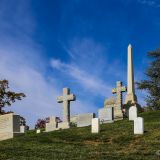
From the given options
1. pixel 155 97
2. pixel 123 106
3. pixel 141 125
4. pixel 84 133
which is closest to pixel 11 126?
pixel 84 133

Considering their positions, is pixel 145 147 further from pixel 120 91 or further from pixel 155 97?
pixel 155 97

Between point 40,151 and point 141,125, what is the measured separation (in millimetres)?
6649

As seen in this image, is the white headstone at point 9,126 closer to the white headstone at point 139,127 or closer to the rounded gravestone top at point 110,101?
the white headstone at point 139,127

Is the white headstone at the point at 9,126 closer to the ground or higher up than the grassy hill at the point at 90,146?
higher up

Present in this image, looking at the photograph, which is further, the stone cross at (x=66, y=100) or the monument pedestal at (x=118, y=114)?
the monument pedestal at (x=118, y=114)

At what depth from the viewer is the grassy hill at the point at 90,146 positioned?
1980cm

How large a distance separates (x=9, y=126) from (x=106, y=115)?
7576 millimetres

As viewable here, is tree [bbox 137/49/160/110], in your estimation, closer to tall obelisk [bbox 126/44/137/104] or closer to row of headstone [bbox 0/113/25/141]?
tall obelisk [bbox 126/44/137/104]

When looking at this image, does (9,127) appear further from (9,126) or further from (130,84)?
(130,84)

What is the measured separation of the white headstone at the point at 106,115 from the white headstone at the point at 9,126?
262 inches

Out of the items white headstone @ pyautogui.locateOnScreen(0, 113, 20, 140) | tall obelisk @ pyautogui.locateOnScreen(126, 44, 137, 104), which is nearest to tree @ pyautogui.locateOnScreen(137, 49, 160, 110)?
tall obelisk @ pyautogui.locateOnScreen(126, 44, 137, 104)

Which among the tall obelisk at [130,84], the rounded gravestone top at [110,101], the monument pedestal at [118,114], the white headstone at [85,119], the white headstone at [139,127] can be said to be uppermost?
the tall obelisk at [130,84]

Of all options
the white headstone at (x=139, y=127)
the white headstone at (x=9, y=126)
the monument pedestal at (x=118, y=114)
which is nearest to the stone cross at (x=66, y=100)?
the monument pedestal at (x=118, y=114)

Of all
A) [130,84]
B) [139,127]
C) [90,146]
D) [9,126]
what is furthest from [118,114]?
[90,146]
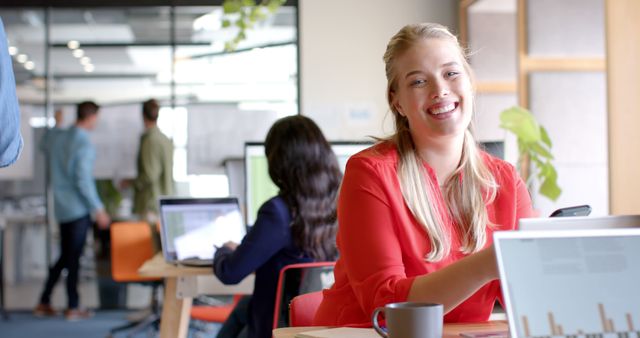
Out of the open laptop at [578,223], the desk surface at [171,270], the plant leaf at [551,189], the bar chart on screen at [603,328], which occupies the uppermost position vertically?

============================================================

* [EXERCISE GOAL] Reproduce the material from the line containing "Is the white headstone at the" through the end, changing every instance of "headstone" to "tombstone" and leaving everything else unchanged. Omit the pictures from your answer.

* [SOLVED EXERCISE]
Is the white tombstone at the point at 9,126 closer to the ground or higher up than the grassy hill at the point at 90,146?
higher up

Present in this image, looking at the photograph, which is further, the stone cross at (x=66, y=100) or the monument pedestal at (x=118, y=114)?
the monument pedestal at (x=118, y=114)

At what depth from the viewer is the grassy hill at the point at 90,146 positioned?
1980cm

How large a distance separates (x=9, y=126) from (x=106, y=115)?
7576 millimetres

As viewable here, is tree [bbox 137/49/160/110], in your estimation, closer to tall obelisk [bbox 126/44/137/104] or closer to row of tombstone [bbox 0/113/25/141]?
tall obelisk [bbox 126/44/137/104]

When looking at this image, does (9,127) appear further from (9,126) or further from (130,84)?
(130,84)

What is the measured separation of the white tombstone at the point at 106,115 from the white tombstone at the point at 9,126?
262 inches

Out of the items white tombstone @ pyautogui.locateOnScreen(0, 113, 20, 140) | tall obelisk @ pyautogui.locateOnScreen(126, 44, 137, 104), which is nearest to tree @ pyautogui.locateOnScreen(137, 49, 160, 110)?
tall obelisk @ pyautogui.locateOnScreen(126, 44, 137, 104)

Which among the tall obelisk at [130,84], the rounded gravestone top at [110,101], the monument pedestal at [118,114], the white tombstone at [85,119], the white tombstone at [139,127] can be said to be uppermost?
the tall obelisk at [130,84]

Of all options
the white tombstone at (x=139, y=127)
the white tombstone at (x=9, y=126)
the monument pedestal at (x=118, y=114)
which is nearest to the stone cross at (x=66, y=100)?
the monument pedestal at (x=118, y=114)

Of all
A) [130,84]
B) [139,127]
C) [90,146]
D) [9,126]
what is furthest from [118,114]?
[90,146]
Out of the open laptop at [578,223], the desk surface at [171,270], the plant leaf at [551,189], the bar chart on screen at [603,328], which occupies the uppermost position vertically?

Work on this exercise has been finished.